== WORK INSTRUCTIONS ==
Could you print every record below exactly as it appears?

== DATA ==
[Start]

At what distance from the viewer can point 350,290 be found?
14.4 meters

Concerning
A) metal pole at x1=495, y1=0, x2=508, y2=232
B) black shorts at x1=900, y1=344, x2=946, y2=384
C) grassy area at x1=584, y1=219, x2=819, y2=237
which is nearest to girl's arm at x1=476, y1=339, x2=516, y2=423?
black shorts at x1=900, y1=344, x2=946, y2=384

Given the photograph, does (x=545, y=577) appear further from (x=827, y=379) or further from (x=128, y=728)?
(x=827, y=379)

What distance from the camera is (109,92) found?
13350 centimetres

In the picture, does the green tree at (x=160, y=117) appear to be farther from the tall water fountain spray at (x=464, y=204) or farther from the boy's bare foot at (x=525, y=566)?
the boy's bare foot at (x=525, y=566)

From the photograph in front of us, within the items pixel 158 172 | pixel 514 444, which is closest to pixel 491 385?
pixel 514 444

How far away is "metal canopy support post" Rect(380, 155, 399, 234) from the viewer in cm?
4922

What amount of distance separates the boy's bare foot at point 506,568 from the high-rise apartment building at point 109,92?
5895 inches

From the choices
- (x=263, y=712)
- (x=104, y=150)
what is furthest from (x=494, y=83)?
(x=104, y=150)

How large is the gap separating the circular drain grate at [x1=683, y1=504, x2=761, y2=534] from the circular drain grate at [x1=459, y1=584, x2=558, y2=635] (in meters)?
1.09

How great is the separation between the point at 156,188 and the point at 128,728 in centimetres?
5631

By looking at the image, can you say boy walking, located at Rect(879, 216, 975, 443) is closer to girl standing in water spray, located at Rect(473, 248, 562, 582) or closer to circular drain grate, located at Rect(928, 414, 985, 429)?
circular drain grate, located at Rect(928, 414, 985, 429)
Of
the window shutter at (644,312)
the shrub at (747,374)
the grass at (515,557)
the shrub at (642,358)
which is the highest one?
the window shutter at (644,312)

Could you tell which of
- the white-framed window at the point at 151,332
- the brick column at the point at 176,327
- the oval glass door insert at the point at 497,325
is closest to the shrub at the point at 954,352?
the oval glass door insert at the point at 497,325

[End]

== FINISHED EXERCISE ==
At what distance from the viewer can point 350,290 be found?
14.4 meters

Concerning
A) metal pole at x1=495, y1=0, x2=508, y2=232
B) black shorts at x1=900, y1=344, x2=946, y2=384
C) grassy area at x1=584, y1=219, x2=819, y2=237
which is nearest to girl's arm at x1=476, y1=339, x2=516, y2=423?
black shorts at x1=900, y1=344, x2=946, y2=384

Given the photograph, does (x=545, y=577) appear further from (x=827, y=379) or further from (x=128, y=728)?
(x=827, y=379)

What distance from the camera is (109,92) found?
13350 centimetres

In the picture, does the green tree at (x=160, y=117) appear to be farther from the tall water fountain spray at (x=464, y=204) or farther from the boy's bare foot at (x=525, y=566)?
the boy's bare foot at (x=525, y=566)

From the photograph in front of us, within the items pixel 158 172 | pixel 514 444, which is closest to pixel 491 385?
pixel 514 444

How far away is "metal canopy support post" Rect(380, 155, 399, 234) from the viewer in cm?
4922

What amount of distance separates the boy's bare foot at point 506,568 from the high-rise apartment building at point 109,92?
5895 inches

From the choices
- (x=263, y=712)
- (x=104, y=150)
what is furthest from (x=494, y=83)?
(x=104, y=150)

How large is the gap separating the circular drain grate at [x1=683, y1=504, x2=761, y2=534] from the circular drain grate at [x1=459, y1=584, x2=558, y2=635] (in meters)?
1.09

How great is the separation between the point at 156,188 and the point at 128,728 in centimetres?
5631

By looking at the image, can you say boy walking, located at Rect(879, 216, 975, 443) is closer to girl standing in water spray, located at Rect(473, 248, 562, 582) or closer to circular drain grate, located at Rect(928, 414, 985, 429)?
circular drain grate, located at Rect(928, 414, 985, 429)
Of
the window shutter at (644,312)
the shrub at (747,374)
the grass at (515,557)
the shrub at (642,358)
which is the highest one?
the window shutter at (644,312)

Could you tell which of
- the white-framed window at the point at 151,332
- the brick column at the point at 176,327
- the oval glass door insert at the point at 497,325
is closest to the shrub at the point at 954,352?
the oval glass door insert at the point at 497,325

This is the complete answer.